**Set task**
Please rewrite the lines from the one with "Which among" through the end of the lines below as a numbered list, leaving out blank lines.

# Start of Material to process

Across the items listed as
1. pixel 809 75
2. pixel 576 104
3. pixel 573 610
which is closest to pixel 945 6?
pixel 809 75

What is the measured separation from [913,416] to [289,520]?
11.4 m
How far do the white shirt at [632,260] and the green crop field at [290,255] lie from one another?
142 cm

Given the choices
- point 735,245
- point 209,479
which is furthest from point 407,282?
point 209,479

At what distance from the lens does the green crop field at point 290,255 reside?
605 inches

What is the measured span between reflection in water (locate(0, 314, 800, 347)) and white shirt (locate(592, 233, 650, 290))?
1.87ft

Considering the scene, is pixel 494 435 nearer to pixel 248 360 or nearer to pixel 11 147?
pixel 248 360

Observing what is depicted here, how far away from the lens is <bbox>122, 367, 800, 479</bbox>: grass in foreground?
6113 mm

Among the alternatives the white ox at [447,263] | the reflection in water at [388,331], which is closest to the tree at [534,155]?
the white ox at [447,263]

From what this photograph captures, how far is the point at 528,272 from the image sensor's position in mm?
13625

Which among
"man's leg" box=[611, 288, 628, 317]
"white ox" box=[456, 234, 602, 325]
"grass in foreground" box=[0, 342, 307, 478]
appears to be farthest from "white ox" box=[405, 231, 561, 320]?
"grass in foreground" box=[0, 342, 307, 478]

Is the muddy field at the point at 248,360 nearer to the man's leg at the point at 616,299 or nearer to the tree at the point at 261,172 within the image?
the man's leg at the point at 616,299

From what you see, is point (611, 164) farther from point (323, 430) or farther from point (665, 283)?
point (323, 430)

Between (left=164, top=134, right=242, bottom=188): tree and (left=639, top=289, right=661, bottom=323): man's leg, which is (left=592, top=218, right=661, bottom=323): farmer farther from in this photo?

# End of Material to process

**Response below**
1. Which among
2. "man's leg" box=[611, 288, 628, 317]
3. "white ox" box=[456, 234, 602, 325]
4. "grass in foreground" box=[0, 342, 307, 478]
5. appears to be farthest from "white ox" box=[405, 231, 561, 320]?
6. "grass in foreground" box=[0, 342, 307, 478]
7. Is the muddy field at the point at 248,360 nearer to the man's leg at the point at 616,299 or nearer to the tree at the point at 261,172 within the image?
8. the man's leg at the point at 616,299
9. From what you see, is point (611, 164) farther from point (323, 430) or farther from point (665, 283)?
10. point (323, 430)
11. Between (left=164, top=134, right=242, bottom=188): tree and (left=639, top=289, right=661, bottom=323): man's leg, which is (left=592, top=218, right=661, bottom=323): farmer farther from in this photo?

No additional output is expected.